_Exercise goal_
Copy every line of the listing below word for word, without changing anything.

Records of spatial reasoning questions:
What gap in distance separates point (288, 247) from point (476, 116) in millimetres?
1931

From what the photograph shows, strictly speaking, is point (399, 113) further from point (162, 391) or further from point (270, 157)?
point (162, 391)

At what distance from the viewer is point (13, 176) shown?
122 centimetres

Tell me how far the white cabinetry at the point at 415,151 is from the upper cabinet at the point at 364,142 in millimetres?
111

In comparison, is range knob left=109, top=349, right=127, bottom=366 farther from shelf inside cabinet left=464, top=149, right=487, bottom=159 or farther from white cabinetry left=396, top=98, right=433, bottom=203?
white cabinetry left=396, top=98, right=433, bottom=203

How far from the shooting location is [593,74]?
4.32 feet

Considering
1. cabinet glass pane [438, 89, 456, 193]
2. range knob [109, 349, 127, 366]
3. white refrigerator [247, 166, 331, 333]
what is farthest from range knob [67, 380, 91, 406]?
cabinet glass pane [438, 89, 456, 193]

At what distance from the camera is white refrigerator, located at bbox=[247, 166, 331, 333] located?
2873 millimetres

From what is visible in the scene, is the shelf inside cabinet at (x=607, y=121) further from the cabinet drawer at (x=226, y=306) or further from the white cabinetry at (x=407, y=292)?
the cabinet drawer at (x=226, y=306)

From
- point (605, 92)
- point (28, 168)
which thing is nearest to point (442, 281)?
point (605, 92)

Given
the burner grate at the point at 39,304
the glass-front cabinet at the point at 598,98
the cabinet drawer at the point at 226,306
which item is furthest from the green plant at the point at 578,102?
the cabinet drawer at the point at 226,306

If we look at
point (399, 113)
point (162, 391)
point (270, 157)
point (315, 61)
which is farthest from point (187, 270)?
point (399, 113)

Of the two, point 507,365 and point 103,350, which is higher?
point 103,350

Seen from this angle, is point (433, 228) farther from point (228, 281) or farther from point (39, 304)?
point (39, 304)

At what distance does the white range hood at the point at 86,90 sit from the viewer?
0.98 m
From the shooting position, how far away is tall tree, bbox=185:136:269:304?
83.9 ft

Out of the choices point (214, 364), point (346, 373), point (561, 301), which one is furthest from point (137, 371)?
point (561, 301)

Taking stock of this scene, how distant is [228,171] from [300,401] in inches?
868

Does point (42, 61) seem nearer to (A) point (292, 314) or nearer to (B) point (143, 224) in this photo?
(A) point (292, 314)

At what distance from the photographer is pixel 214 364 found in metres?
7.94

_Reply_
What gap in distance separates point (288, 247) from point (476, 116) in millimetres?
1931

From what the photograph shows, strictly speaking, is point (399, 113) further from point (162, 391) or further from point (270, 157)?
point (162, 391)

At what distance from the viewer is point (13, 176) shown?
122 centimetres

Tell me how far the white cabinetry at the point at 415,151 is from the upper cabinet at the point at 364,142 in millimetres?
111

In comparison, is range knob left=109, top=349, right=127, bottom=366 farther from shelf inside cabinet left=464, top=149, right=487, bottom=159 or farther from white cabinetry left=396, top=98, right=433, bottom=203?
white cabinetry left=396, top=98, right=433, bottom=203

How far from the shooting location is [593,74]?
4.32 feet

Considering
1. cabinet glass pane [438, 89, 456, 193]
2. range knob [109, 349, 127, 366]
3. white refrigerator [247, 166, 331, 333]
what is farthest from range knob [67, 380, 91, 406]?
cabinet glass pane [438, 89, 456, 193]

At what distance from the camera is white refrigerator, located at bbox=[247, 166, 331, 333] located?
2873 millimetres

From what is visible in the scene, is the shelf inside cabinet at (x=607, y=121) further from the cabinet drawer at (x=226, y=306) or further from the white cabinetry at (x=407, y=292)?
the cabinet drawer at (x=226, y=306)

From
- point (605, 92)
- point (28, 168)
which thing is nearest to point (442, 281)?
point (605, 92)

Given
the burner grate at the point at 39,304
the glass-front cabinet at the point at 598,98
the cabinet drawer at the point at 226,306
which item is furthest from the green plant at the point at 578,102?
the cabinet drawer at the point at 226,306

If we look at
point (399, 113)
point (162, 391)
point (270, 157)
point (315, 61)
which is farthest from point (187, 270)?
point (399, 113)

Of the two, point 507,365 and point 103,350, which is higher?
point 103,350

Seen from this angle, is point (433, 228) farther from point (228, 281) or farther from point (39, 304)?
point (39, 304)

At what distance does the white range hood at the point at 86,90 sit from the viewer?
0.98 m
From the shooting position, how far away is tall tree, bbox=185:136:269:304?
83.9 ft

Out of the choices point (214, 364), point (346, 373), point (561, 301), which one is furthest from point (137, 371)?
point (561, 301)

Taking stock of this scene, how distant is [228,171] from [300,401] in inches?
868

Does point (42, 61) seem nearer to (A) point (292, 314) or nearer to (B) point (143, 224) in this photo?
(A) point (292, 314)

At what distance from the photographer is pixel 214 364 found in metres?
7.94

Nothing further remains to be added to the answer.